- YOUR TASK -
For the passage on taking meeting minutes, mark each statement (a), (b), and (c) yes or no depending on whether the passage agrees with it, and quote the words that decide it. (a) The recorder should try to capture every word spoken in the meeting. (b) Someone taking notes on a laptop or tablet should still have paper and pens on hand. (c) Attendees should be told at the start of the meeting that it is being recorded.

- QUOTED PASSAGE -
★ ★ ★ ★ ★ ★ ★
Searching the internet for "meeting minute templates" returns a wide range of examples that can give you a starting point for your template.
Searching the internet for "meeting minute templates" returns a wide range of examples that can give you a starting point for your template. | Source

Prior to the Meeting

Prior to the meeting, create a template. You can use the agenda as a good starting point for the minutes outline (Wild Apricot) e. In the template, include (SMART Technologies, 2004):

  • Date and time of the meeting
  • The purpose of the meeting
  • The meeting lead or chair’s name
  • List of attendees
  • Assigned action items
  • Decisions made

Choose a recording tool that works best for you to keep up with the meeting and take coherent notes (Vulcan). If it is a laptop or tablet, ensure it is in working order. However, be sure to have paper and pens available as a back-up. If you use an electronic device, be sure to follow these considerations:

  • Turn off sounds to avoid distracting other attendees (Vulcan).
  • Consider turning off corporate instant messaging tools.
  • Do not check email or do other tasks. Remember, your responsibility is to capture the minutes.

Some people advise against using laptops to capture minutes in meetings. Robbins (2013) feels that people cannot be attentive with a laptop between them and everyone else in the meeting. He states that having the laptop creates a barrier between others in the meeting and does not foster relationships. Some people may be irritated by the sound of the clicking keyboard and others may get frustrated seeing someone stare at a screen (Business Productivity, 2012).

You may also chose to audio/video record the meeting if permitted. As a courtesy, inform the attendees at the beginning of the meeting that they are being recorded. These recordings can be used later for clarification. Ultimately, the recorder must decide the appropriate tool for them to use.

During the Meeting

Arrive to the meeting a little early to allow yourself enough time to get settled. This will also ensure you get a good seat where you can hear everyone and see the white board (Business Productivity, 2012).

As people arrive, take attendance. If you do not know the attendees, ask the meeting leader to introduce you (SMART Technologies, 2004). Another option is to pass around an attendance sheet and have everyone sign in; however, as the meeting recorder you still need to be familiar with everyone so you know who is speaking (McKay). Also, note invited attendees who were not able in the meeting (Business Productivity, 2012).

When the meeting begins, note the time. During the meeting, do not try to record every word. It is important that you understand what is being said (SMART Technologies, 2004) and capture key points, such as those noted below (Business Productivity, 2012):

  • Topics covered (these should be part of the agenda)

  • Key facts (though if they are documented somewhere else, only reference them)
★ ★ ★ ★ ★ ★ ★
- MATERIAL PROVIDED -
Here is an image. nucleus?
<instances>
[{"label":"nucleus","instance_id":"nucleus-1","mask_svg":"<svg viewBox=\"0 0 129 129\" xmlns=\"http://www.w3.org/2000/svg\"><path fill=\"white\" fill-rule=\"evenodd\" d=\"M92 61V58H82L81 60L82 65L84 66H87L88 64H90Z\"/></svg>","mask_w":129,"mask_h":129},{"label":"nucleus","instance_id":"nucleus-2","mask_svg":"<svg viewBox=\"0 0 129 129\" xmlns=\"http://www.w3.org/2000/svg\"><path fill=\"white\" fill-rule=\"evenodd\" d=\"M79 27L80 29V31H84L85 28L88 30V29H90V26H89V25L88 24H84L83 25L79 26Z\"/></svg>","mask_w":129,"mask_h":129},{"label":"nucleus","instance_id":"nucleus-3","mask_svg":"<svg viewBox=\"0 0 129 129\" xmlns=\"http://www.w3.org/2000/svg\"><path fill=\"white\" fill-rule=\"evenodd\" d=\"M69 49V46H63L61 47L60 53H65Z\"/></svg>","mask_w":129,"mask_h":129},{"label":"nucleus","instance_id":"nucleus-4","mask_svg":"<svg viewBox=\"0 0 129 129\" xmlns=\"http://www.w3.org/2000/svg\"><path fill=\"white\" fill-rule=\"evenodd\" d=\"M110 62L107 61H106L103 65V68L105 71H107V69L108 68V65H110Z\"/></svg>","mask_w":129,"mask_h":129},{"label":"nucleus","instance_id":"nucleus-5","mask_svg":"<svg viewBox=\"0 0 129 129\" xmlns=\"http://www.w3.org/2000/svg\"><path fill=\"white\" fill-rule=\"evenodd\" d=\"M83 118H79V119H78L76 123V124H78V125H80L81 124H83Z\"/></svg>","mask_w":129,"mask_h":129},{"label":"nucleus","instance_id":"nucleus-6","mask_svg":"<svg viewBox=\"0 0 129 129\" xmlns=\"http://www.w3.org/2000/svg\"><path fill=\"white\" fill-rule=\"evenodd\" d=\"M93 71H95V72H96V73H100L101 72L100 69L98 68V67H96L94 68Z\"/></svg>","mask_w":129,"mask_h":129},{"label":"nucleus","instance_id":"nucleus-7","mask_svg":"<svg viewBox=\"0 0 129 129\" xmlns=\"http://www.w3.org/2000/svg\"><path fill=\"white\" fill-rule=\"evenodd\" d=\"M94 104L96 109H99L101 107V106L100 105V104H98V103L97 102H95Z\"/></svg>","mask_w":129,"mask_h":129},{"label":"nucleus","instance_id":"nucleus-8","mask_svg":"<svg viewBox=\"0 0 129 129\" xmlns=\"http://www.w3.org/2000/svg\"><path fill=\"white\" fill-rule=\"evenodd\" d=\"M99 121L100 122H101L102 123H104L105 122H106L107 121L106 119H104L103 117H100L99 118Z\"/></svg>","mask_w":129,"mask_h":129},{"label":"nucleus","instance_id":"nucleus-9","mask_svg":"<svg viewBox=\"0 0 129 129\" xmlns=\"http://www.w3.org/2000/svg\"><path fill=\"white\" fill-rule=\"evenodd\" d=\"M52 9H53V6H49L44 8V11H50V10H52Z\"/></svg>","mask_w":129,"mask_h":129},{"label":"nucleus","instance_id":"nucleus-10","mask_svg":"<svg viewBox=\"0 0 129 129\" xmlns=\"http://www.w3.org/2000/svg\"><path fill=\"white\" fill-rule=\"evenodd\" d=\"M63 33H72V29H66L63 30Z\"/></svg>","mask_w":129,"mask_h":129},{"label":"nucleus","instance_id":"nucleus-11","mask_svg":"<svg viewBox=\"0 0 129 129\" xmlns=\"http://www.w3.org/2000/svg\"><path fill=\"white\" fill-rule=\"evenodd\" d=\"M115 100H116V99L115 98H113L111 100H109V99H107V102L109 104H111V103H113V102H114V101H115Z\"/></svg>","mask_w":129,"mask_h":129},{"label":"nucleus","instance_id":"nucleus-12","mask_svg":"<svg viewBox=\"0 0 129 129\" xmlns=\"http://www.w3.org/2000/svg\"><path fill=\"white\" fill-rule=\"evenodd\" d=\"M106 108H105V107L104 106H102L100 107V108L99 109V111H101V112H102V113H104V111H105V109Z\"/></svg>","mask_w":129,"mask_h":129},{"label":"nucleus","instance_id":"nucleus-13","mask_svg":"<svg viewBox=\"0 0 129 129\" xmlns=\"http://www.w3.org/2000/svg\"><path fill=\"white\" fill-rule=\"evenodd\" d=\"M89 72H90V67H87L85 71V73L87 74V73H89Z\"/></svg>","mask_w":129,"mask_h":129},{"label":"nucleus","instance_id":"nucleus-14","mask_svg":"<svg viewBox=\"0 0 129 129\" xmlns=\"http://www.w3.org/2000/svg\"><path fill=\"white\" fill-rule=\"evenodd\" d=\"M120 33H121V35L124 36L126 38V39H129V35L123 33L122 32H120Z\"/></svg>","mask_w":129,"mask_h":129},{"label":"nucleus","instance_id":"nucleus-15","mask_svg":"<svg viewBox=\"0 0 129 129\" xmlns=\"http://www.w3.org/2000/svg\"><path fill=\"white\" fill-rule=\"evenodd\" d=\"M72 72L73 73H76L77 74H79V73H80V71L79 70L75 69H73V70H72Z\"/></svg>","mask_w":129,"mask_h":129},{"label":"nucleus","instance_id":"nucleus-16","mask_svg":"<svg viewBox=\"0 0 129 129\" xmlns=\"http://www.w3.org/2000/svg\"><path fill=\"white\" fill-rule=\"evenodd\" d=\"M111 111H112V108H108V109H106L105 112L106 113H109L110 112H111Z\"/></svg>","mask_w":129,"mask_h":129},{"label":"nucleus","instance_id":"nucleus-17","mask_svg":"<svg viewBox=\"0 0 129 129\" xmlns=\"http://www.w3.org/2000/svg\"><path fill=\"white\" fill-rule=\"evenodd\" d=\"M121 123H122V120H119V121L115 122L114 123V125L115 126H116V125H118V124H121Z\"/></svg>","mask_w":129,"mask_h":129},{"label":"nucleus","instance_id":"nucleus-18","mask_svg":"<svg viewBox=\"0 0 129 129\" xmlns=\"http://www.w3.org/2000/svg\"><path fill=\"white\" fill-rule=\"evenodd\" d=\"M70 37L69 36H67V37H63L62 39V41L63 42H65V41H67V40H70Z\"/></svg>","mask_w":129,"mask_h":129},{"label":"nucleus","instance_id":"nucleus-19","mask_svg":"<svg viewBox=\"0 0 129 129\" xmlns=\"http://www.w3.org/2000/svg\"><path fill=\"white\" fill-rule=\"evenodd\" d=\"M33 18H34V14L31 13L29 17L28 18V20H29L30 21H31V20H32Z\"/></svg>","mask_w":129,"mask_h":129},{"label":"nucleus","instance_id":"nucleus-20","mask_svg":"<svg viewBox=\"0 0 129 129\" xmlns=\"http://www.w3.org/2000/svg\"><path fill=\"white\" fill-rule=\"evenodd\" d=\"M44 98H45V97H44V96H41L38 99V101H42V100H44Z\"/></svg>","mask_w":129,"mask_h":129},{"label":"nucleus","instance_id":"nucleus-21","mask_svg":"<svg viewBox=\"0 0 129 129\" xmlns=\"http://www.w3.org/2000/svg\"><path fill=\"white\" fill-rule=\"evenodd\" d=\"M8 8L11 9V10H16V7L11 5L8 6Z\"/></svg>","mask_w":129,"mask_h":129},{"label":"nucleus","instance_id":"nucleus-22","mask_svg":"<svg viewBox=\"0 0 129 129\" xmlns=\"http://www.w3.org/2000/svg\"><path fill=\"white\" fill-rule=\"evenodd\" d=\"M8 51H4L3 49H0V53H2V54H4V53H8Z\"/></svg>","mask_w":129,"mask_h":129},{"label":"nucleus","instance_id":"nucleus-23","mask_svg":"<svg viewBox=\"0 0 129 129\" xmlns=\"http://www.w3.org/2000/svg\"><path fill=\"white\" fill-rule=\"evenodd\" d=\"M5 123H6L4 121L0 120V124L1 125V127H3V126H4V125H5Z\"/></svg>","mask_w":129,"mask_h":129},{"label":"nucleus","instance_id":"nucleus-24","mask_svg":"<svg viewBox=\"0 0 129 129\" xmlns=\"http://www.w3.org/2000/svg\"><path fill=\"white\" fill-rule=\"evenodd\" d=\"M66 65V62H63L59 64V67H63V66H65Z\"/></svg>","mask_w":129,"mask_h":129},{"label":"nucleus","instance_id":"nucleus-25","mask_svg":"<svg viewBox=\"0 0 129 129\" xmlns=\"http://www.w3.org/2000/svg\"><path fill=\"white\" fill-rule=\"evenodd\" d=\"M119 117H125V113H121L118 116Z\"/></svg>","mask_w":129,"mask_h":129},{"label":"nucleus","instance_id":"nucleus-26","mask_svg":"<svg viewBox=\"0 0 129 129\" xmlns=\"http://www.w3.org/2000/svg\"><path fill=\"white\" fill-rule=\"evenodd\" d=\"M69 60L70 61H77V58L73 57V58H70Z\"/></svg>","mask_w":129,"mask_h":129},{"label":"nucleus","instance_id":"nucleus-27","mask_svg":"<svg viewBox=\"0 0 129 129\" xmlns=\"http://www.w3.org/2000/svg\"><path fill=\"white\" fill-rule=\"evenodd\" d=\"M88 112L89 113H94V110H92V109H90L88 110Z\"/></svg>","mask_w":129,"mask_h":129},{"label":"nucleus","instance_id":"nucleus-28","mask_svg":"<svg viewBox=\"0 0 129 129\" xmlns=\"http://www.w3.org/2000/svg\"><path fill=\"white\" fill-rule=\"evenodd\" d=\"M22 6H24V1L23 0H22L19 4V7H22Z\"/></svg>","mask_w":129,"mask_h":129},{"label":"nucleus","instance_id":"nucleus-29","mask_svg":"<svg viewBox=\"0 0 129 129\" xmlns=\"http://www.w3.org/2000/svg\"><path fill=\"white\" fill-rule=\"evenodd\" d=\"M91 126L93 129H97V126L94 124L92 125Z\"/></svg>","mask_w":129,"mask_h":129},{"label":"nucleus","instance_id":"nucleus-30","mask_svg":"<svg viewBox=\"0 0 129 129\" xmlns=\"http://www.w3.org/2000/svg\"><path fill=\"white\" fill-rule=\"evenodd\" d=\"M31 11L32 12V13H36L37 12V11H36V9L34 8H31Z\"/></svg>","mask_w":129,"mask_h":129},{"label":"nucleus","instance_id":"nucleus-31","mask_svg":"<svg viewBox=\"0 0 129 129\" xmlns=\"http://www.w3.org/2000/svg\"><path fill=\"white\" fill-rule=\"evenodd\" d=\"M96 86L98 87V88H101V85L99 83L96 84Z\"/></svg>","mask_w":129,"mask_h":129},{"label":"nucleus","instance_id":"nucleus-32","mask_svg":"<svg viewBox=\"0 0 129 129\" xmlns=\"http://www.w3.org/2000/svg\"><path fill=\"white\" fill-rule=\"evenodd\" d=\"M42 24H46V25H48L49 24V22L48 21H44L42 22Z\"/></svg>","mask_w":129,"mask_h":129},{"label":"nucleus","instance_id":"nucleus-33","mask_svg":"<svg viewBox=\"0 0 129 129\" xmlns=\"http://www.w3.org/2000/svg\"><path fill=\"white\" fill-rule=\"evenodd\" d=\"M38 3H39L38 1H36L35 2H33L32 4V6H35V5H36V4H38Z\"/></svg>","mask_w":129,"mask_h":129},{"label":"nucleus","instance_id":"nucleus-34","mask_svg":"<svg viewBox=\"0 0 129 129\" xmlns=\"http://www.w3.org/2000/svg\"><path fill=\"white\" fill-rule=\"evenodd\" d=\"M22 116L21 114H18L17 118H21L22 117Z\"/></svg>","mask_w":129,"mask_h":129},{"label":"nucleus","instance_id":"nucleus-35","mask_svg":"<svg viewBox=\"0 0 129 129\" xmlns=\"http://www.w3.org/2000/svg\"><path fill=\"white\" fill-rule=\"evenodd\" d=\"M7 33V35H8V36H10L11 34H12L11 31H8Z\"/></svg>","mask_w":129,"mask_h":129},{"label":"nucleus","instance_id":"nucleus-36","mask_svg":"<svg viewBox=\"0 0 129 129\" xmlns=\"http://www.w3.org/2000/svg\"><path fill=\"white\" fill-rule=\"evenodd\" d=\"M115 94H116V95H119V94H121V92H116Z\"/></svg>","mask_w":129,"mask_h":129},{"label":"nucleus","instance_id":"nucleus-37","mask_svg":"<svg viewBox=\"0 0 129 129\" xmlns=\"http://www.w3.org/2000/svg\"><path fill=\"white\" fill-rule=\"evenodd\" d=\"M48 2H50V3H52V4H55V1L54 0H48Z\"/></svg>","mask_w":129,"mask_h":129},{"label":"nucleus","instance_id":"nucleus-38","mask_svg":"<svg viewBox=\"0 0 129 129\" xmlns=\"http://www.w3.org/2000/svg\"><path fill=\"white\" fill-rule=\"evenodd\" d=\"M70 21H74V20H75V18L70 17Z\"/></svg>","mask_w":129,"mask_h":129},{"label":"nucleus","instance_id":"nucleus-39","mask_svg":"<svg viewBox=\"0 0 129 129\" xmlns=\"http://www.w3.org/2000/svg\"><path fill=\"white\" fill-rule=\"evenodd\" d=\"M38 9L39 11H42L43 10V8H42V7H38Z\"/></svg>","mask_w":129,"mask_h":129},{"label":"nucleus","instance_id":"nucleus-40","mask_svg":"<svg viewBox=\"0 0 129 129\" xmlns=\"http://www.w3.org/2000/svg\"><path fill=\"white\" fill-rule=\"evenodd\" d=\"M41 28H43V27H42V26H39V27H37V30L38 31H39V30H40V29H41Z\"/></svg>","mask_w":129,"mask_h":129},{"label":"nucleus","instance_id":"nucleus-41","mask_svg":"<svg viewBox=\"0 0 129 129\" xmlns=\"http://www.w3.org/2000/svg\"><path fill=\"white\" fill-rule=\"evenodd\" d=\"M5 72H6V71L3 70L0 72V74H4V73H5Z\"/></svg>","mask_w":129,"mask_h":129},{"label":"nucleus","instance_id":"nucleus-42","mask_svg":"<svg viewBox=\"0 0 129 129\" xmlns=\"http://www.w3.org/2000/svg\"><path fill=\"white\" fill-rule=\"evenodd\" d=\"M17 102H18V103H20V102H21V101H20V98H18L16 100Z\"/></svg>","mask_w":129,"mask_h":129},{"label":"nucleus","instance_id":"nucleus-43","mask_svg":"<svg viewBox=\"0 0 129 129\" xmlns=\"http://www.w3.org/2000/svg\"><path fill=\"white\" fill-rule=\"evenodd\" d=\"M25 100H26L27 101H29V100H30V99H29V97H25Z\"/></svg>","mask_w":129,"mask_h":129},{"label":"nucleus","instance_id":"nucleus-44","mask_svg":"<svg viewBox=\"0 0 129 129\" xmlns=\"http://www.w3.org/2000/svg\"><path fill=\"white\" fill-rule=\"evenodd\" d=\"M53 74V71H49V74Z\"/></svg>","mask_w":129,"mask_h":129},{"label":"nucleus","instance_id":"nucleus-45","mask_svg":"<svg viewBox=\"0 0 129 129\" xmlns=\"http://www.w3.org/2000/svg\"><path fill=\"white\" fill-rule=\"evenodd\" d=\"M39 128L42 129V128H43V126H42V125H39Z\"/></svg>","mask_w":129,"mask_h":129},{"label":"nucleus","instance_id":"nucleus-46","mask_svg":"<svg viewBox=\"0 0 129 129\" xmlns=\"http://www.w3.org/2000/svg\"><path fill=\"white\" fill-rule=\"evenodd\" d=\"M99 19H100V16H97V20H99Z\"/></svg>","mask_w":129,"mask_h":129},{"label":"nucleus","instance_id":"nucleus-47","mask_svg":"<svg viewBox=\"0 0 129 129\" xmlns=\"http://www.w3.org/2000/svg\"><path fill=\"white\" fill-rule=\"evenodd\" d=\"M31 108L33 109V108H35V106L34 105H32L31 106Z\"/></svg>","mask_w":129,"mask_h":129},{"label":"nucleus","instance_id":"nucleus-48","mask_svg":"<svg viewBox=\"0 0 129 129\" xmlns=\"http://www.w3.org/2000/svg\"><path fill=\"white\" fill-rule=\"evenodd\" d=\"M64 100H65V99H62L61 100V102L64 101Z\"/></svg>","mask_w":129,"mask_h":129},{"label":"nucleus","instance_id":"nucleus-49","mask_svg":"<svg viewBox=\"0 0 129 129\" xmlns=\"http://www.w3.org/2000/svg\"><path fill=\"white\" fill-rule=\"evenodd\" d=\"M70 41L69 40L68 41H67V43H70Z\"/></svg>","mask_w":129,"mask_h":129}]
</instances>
★ ★ ★ ★ ★ ★ ★
- RESULT BELOW -
(a) No: "During the meeting, do not try to record every word."
(b) Yes: "However, be sure to have paper and pens available as a back-up."
(c) Yes: "As a courtesy, inform the attendees at the beginning of the meeting that they are being recorded."